● Given data
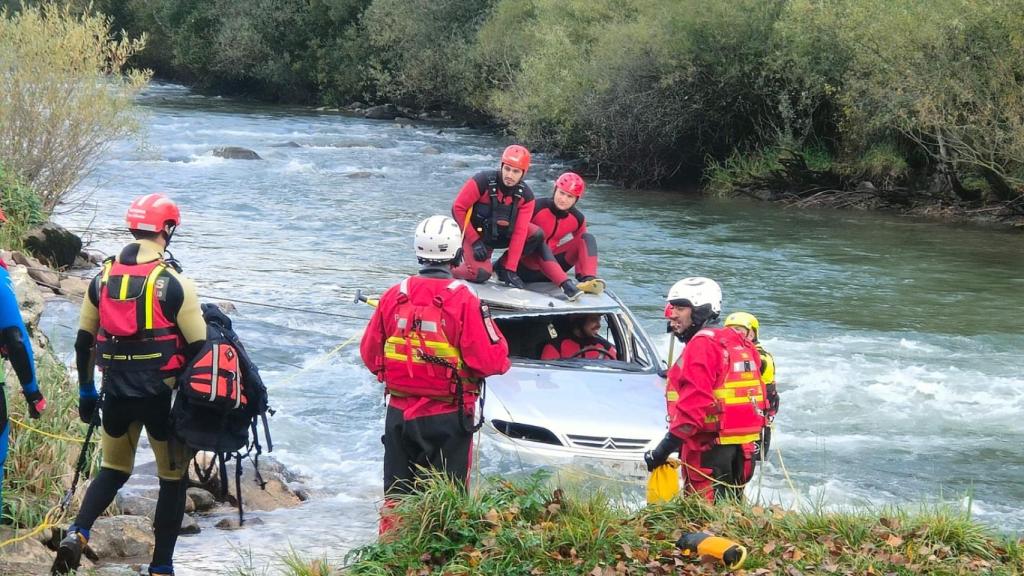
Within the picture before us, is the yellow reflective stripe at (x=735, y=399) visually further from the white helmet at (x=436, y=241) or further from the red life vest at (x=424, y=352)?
the white helmet at (x=436, y=241)

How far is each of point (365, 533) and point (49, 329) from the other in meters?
6.22

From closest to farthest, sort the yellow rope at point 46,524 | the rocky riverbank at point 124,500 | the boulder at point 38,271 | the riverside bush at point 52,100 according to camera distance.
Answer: the yellow rope at point 46,524 < the rocky riverbank at point 124,500 < the boulder at point 38,271 < the riverside bush at point 52,100

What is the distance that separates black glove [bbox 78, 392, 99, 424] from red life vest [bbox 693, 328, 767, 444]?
3000 millimetres

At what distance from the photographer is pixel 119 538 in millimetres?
6391

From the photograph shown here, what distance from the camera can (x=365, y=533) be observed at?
7.37 m

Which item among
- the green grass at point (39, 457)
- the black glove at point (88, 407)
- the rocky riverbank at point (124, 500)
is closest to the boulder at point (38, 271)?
the rocky riverbank at point (124, 500)

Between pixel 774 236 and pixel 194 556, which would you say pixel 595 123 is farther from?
pixel 194 556

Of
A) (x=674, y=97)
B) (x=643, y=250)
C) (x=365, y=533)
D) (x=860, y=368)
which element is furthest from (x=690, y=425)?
(x=674, y=97)

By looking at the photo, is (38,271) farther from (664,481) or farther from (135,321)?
(664,481)

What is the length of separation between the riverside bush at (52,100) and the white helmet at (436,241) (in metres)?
11.2

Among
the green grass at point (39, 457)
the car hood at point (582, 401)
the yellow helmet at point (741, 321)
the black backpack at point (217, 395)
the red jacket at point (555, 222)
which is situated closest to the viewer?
the black backpack at point (217, 395)

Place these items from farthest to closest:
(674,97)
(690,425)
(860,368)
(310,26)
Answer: (310,26) < (674,97) < (860,368) < (690,425)

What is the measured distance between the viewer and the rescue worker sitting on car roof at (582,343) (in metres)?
9.27

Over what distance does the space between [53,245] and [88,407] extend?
10173mm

● The request
Copy the listing again from the line with "Place these items" through the end of the listing, requests included. Add 89 to every coordinate and distance value in the answers.

● Exercise answer
Place these items from farthest to closest:
(674,97)
(690,425)
(860,368)
(310,26)
Answer: (399,115) < (763,186) < (949,457) < (779,514)

What is the measured distance between the viewer and the rescue worker sitting on car roof at (582,343) (in metres)?
98.27

Over what distance does the space between [53,245] and [88,407] extend?
10262mm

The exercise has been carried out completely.